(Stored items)
§

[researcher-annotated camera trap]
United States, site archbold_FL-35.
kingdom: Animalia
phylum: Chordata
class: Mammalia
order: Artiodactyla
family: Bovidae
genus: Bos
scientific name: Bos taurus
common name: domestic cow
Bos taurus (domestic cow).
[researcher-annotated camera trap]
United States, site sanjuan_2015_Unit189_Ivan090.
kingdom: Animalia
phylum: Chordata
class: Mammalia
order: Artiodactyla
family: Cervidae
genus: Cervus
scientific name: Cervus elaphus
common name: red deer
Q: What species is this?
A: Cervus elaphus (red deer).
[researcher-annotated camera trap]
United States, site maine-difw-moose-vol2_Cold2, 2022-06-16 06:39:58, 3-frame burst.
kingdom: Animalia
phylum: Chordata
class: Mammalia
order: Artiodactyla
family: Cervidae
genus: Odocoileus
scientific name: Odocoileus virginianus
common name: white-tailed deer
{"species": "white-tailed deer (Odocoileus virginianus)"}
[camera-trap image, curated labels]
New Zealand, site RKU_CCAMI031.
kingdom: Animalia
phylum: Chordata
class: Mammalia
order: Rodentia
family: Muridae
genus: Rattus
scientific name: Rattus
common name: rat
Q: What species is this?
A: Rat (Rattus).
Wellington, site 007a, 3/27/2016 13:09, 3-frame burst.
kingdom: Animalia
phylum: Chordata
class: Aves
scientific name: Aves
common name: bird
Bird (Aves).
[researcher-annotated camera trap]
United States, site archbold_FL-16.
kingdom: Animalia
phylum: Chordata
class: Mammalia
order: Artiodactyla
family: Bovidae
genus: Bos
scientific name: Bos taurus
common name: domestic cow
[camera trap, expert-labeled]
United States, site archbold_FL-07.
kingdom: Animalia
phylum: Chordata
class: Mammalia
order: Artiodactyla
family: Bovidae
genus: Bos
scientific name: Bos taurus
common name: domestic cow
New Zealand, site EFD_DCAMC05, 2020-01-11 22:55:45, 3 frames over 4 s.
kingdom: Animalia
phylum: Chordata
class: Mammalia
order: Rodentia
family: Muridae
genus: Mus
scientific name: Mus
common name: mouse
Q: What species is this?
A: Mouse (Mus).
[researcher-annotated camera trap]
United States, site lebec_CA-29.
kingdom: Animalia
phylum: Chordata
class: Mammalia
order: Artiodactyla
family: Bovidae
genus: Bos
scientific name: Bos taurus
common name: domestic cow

§

> TASK DESCRIPTION: Give the data again, exactly.

> TASK RESPONSE:
[researcher-annotated camera trap]
United States, site archbold_FL-35.
kingdom: Animalia
phylum: Chordata
class: Mammalia
order: Artiodactyla
family: Bovidae
genus: Bos
scientific name: Bos taurus
common name: domestic cow
Bos taurus (domestic cow).
[researcher-annotated camera trap]
United States, site sanjuan_2015_Unit189_Ivan090.
kingdom: Animalia
phylum: Chordata
class: Mammalia
order: Artiodactyla
family: Cervidae
genus: Cervus
scientific name: Cervus elaphus
common name: red deer
Q: What species is this?
A: Cervus elaphus (red deer).
[researcher-annotated camera trap]
United States, site maine-difw-moose-vol2_Cold2, 2022-06-16 06:39:58, 3-frame burst.
kingdom: Animalia
phylum: Chordata
class: Mammalia
order: Artiodactyla
family: Cervidae
genus: Odocoileus
scientific name: Odocoileus virginianus
common name: white-tailed deer
{"species": "white-tailed deer (Odocoileus virginianus)"}
[camera-trap image, curated labels]
New Zealand, site RKU_CCAMI031.
kingdom: Animalia
phylum: Chordata
class: Mammalia
order: Rodentia
family: Muridae
genus: Rattus
scientific name: Rattus
common name: rat
Q: What species is this?
A: Rat (Rattus).
Wellington, site 007a, 3/27/2016 13:09, 3-frame burst.
kingdom: Animalia
phylum: Chordata
class: Aves
scientific name: Aves
common name: bird
Bird (Aves).
[researcher-annotated camera trap]
United States, site archbold_FL-16.
kingdom: Animalia
phylum: Chordata
class: Mammalia
order: Artiodactyla
family: Bovidae
genus: Bos
scientific name: Bos taurus
common name: domestic cow
[camera trap, expert-labeled]
United States, site archbold_FL-07.
kingdom: Animalia
phylum: Chordata
class: Mammalia
order: Artiodactyla
family: Bovidae
genus: Bos
scientific name: Bos taurus
common name: domestic cow
New Zealand, site EFD_DCAMC05, 2020-01-11 22:55:45, 3 frames over 4 s.
kingdom: Animalia
phylum: Chordata
class: Mammalia
order: Rodentia
family: Muridae
genus: Mus
scientific name: Mus
common name: mouse
Q: What species is this?
A: Mouse (Mus).
[researcher-annotated camera trap]
United States, site lebec_CA-29.
kingdom: Animalia
phylum: Chordata
class: Mammalia
order: Artiodactyla
family: Bovidae
genus: Bos
scientific name: Bos taurus
common name: domestic cow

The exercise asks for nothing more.